Tiny talismans. A collection of silk sacks filled with what boils down to amulets against the loss of what remains most precious. Totems to the actually gone. The lesson that someday many things will be actually gone. The experience that this binary will prove very, very difficult to undo. Love is like a boomerang, but sometimes all that comes back is what that buzz of return sounds like. And it sounds like, god, who needs tattoos when memories are burnt so inseverably into music? And well, let’s just say I’m back on the radio. I’m on the subway I’m walking through Tribeca I’m on E Houston but now I’m inside the clock without hands. There is no A.M. or P.M.on that face. Everything is all right here. Right now. “Don’t let me down” starts to play and my mind is turning, swirling vinyl. And a needle is the only hand that can touch me.


Perhaps the only option left is the alchemical relief of turning spooks into words. To be a conductor. Shazam. Copper replaces gold. I’ve been reading Patti Smith’s M Train. In it, she goes to places I’ve been in Japan to pay homage to authors I’ve also turned over and over and she does exactly what I would do. She washes their graves and leaves them flowers. Every time I see Akutagawa’s name, I hear it in Dr. Hulvey’s second generation Californian Japanese accent: “Ah-coo-TAH-ga-wa.” I tried to mimic her as a college freshman learning how to put these clean words into my dirty, redneck mouth. A hilarious exercise in transforming a sloppy southern English drawl into the carefully clipped bonsai of Japanese. I hear that voice every time I scan his name in M Train. I wonder how Patti’s Japanese is, and what it sounds like when she says “Akutagawa.” Something like Joey Ramone’s mom, but reverent instead of confused. Like at the beginning of “Horses/Land.”  Just like that.

  In my parents’ record collection I always went first to the Beatles, then to the John and Yoko solo albums, then the rest. I would sit in the living room by myself and flip and flip and flip, trying to understand the cover art. Again and again I’d scrutinize the differences between the four suits on the cover of Abbey Road. Disapproving of Paul’s bare feet, feeling John’s shamanic strangeness all in ivory and tennis shoes, but liking George the best. George all in denim like Dad. I imagined that he also smelled a little industrial and a little like pine trees and polished his own boots with mink oil every night before bed. No one listened to the Blues in our house. There weren’t even any Stones records. “She’s so Heavy” was the first taste I had of those feelings. I always skipped quickly over the Patti Smith albums. I couldn’t understand her thinness or the underarm hair like my Mom’s, a sign in our house of drastic changes soon to come.


In Japan, when kimono are worn, the left side is crossed over the right.

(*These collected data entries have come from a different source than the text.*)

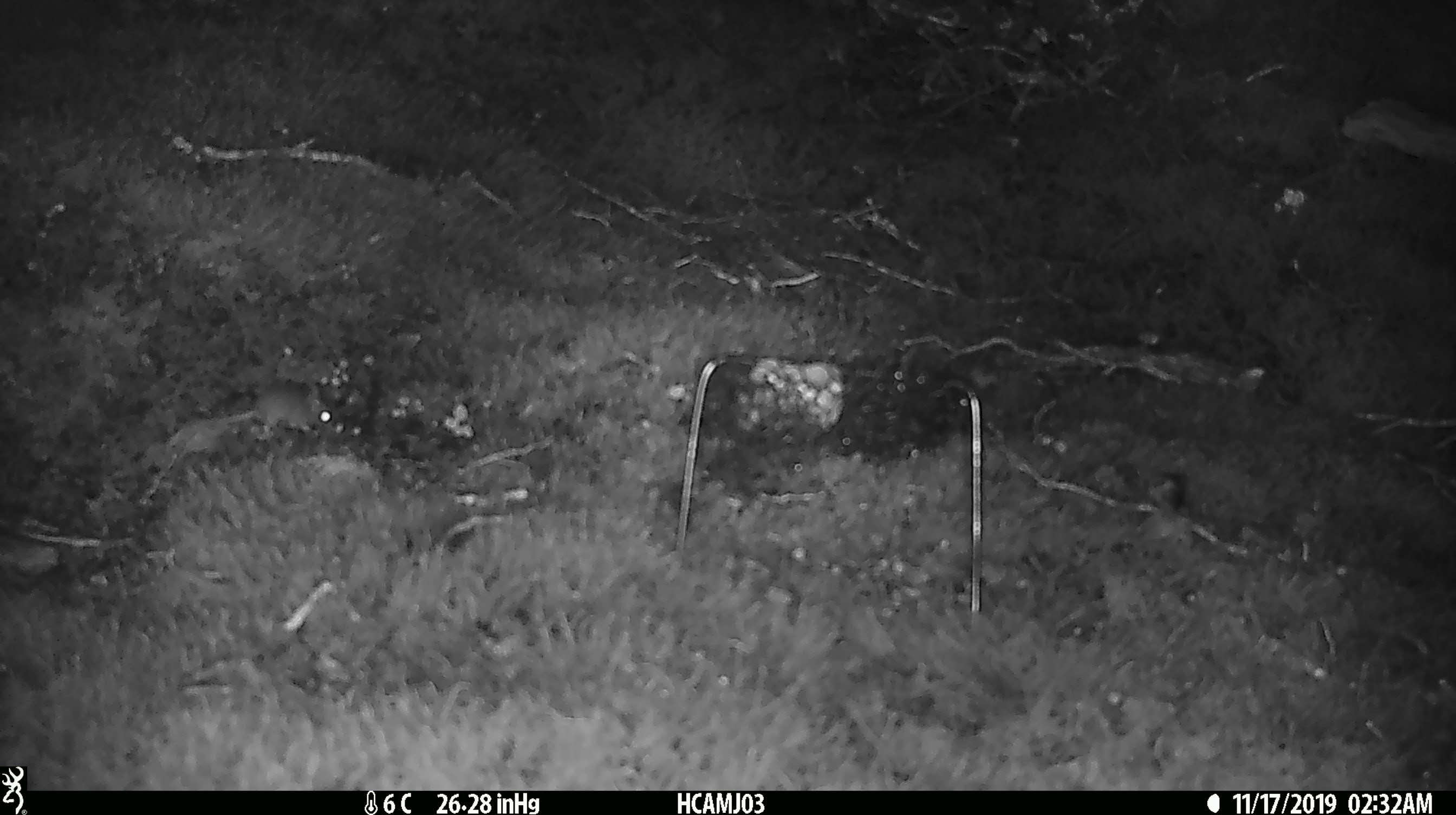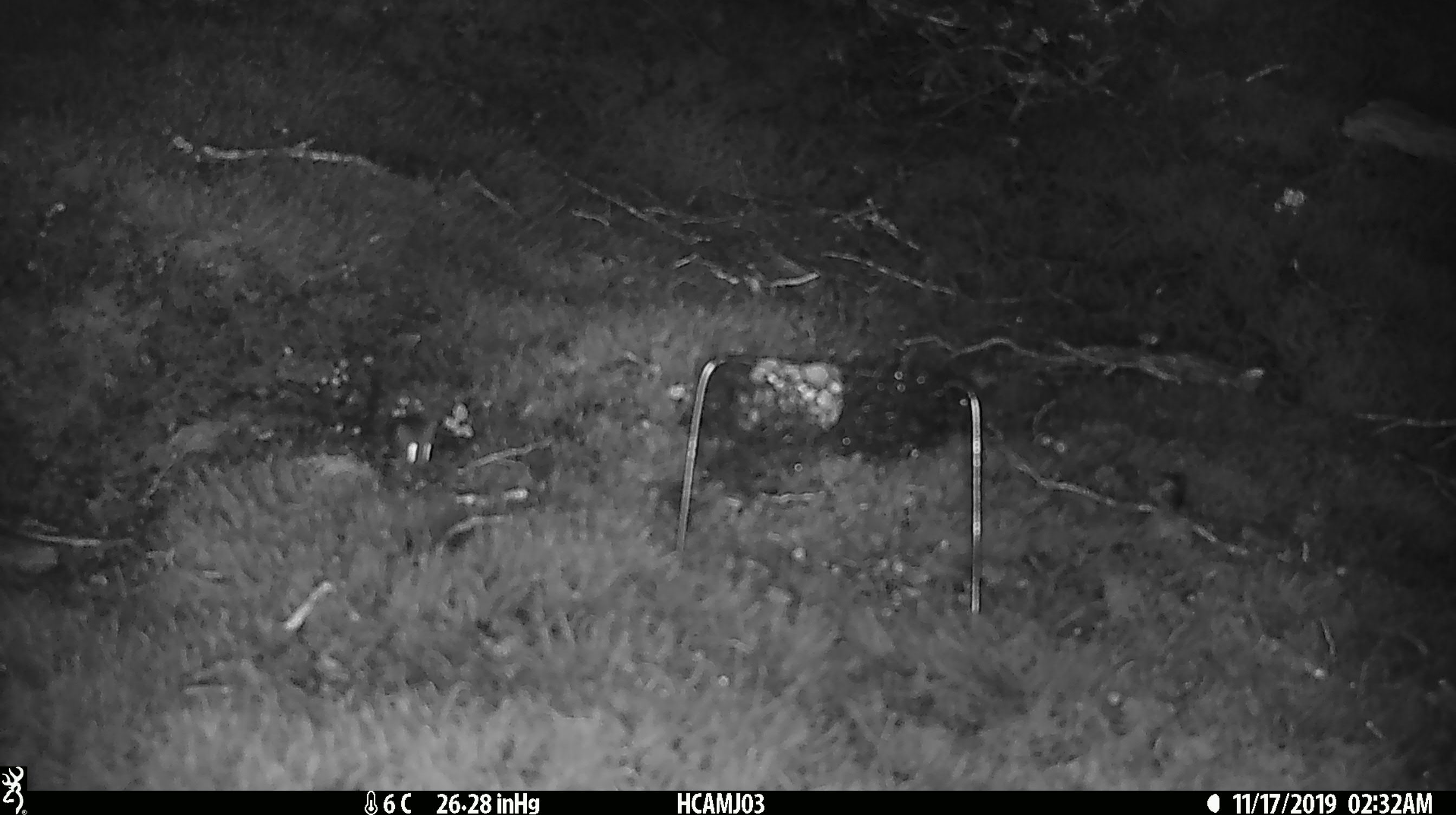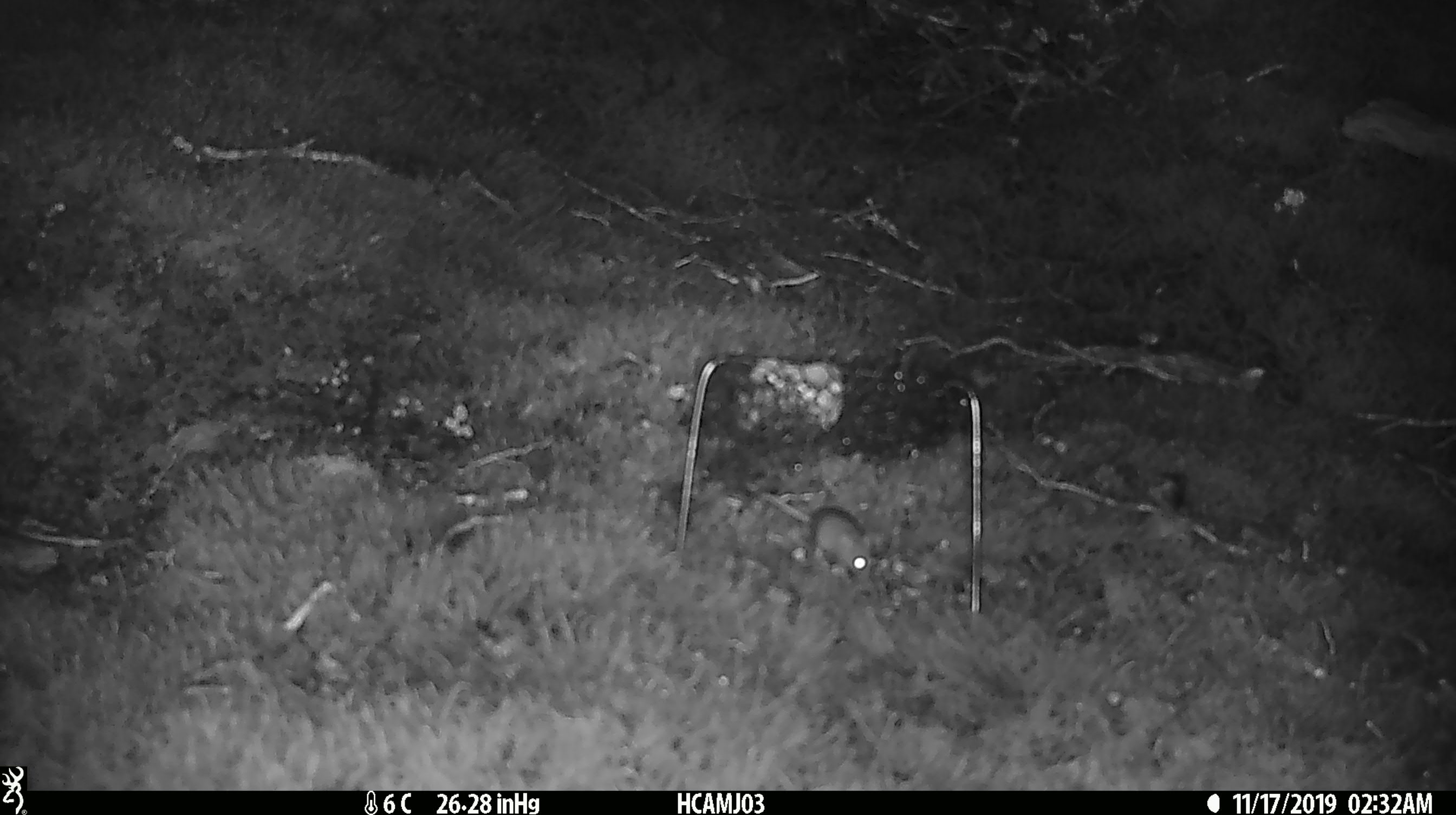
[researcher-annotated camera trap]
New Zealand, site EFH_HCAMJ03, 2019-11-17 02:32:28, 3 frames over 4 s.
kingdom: Animalia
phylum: Chordata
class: Mammalia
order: Rodentia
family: Muridae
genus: Mus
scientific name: Mus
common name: mouse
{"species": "mouse (Mus)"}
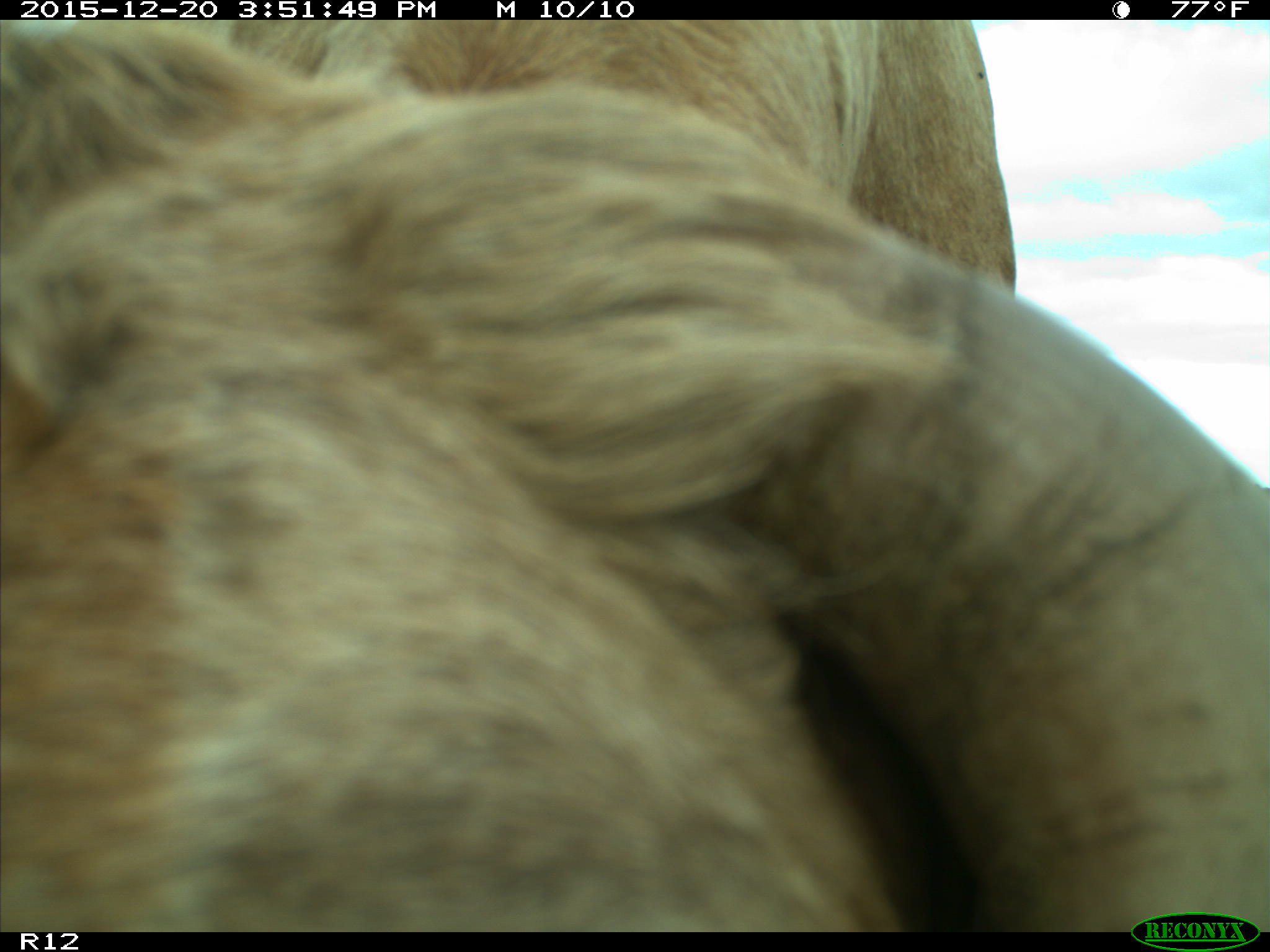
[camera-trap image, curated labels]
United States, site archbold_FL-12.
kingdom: Animalia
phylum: Chordata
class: Mammalia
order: Artiodactyla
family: Bovidae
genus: Bos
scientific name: Bos taurus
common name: domestic cow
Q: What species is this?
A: Bos taurus (domestic cow).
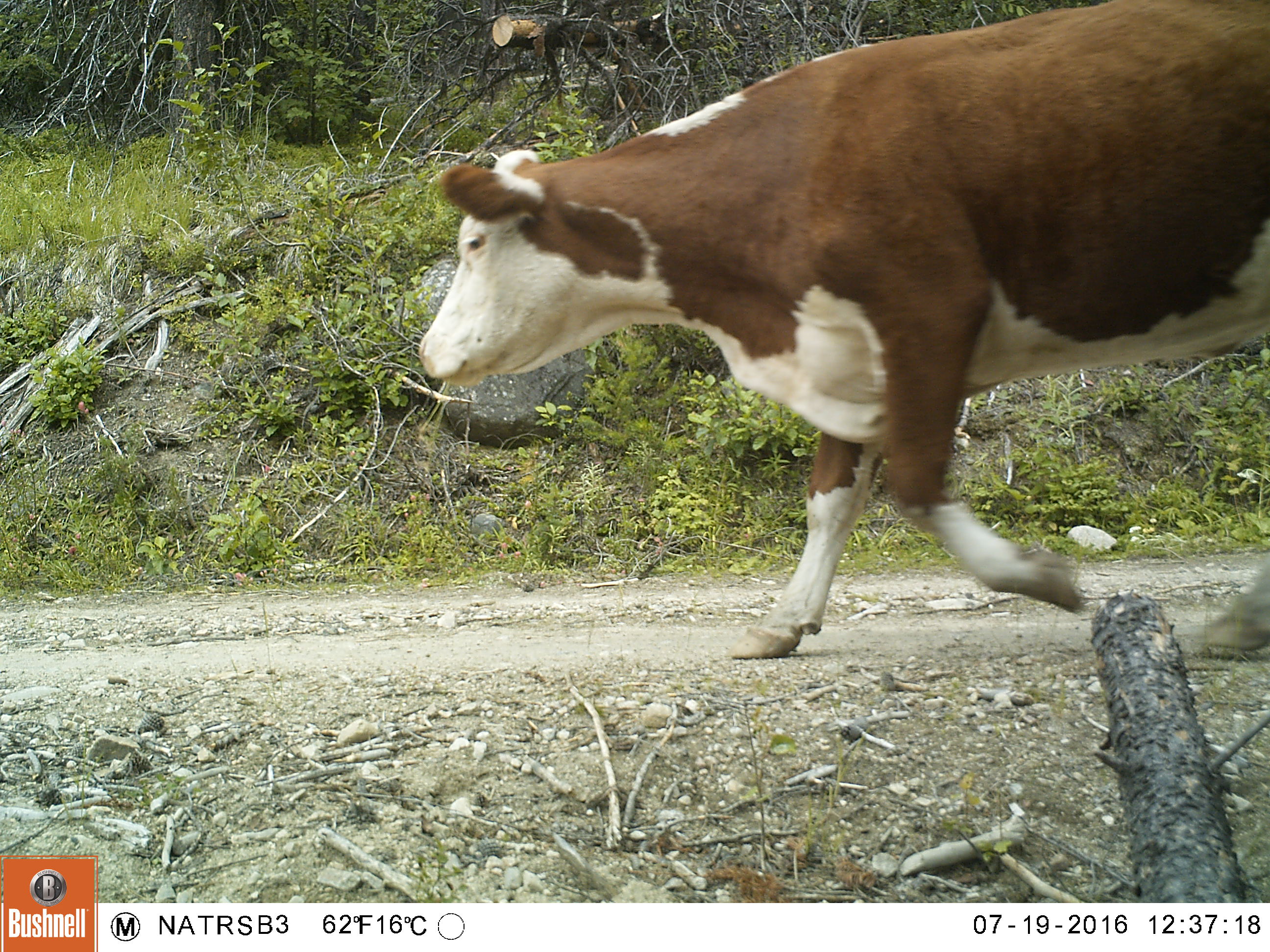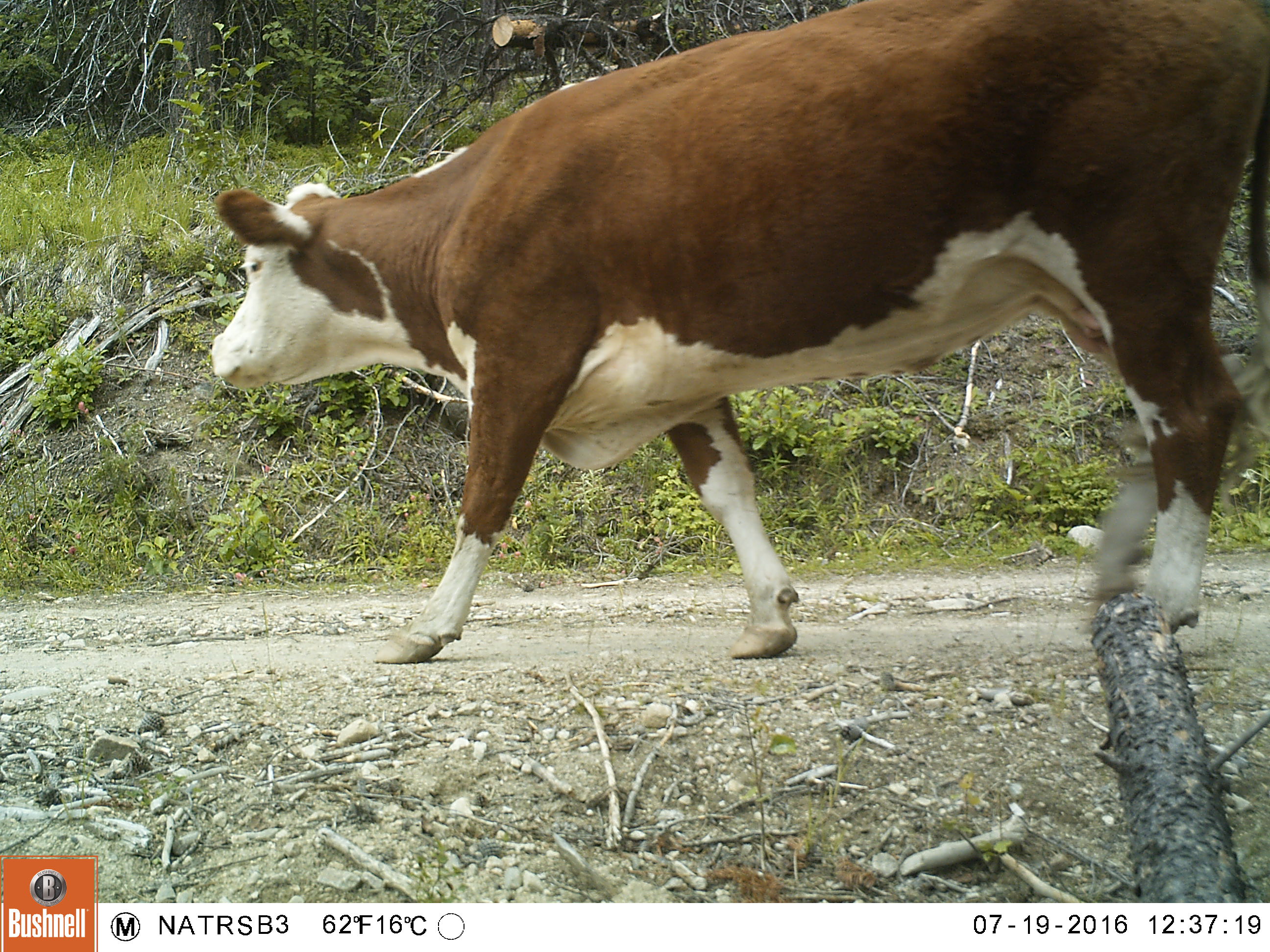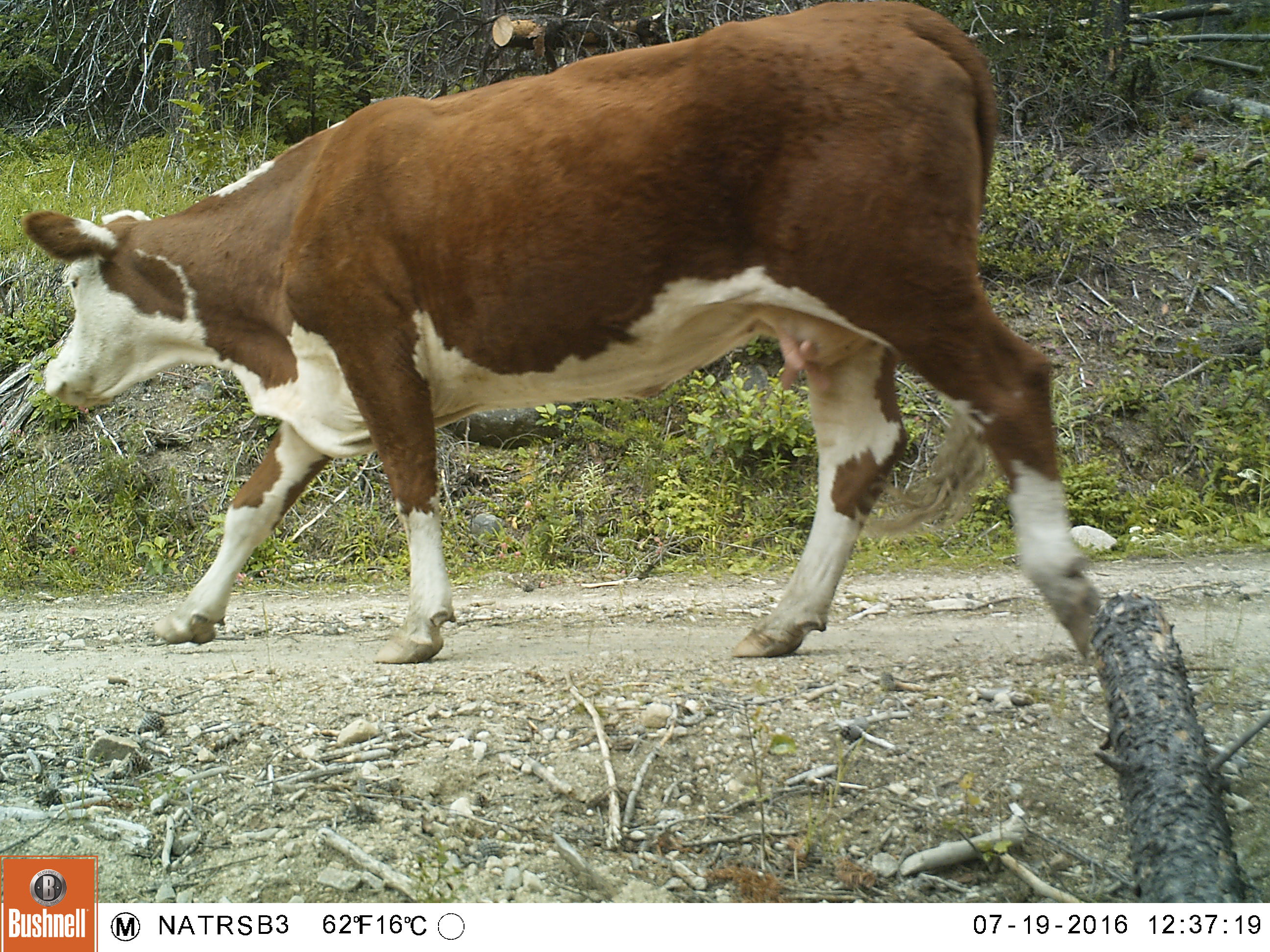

If a corpse is dressed in one in preparation for cremation, it is crossed right over left.  Sometimes I wish that such resounding gestures could be made by the living. Wouldn’t it be easy if we could announce the death of something and the mourning of a loss with a sartorial gesture?  White tennis shoes for a breakup. A single pair of leather ankle boots every day for divorce. If you’re not mourning you can’t wear them–irony ruins the ritual. I guess I’m kidding, but in a moment of extreme desperation I once asked a dear friend to create a spell powerful enough to banish heartbreak. This is what she told me to do:

1. Take 2 chopsticks.

2. Stick each of them in a flower pot or clay to make each stand up firmly.

3. Tie string around them to make tight rope between them.

4. Name one pole “you.”

5. Name the other pole after the person/sadness/or unresolved conflict.

Maybe you can imagine the next steps.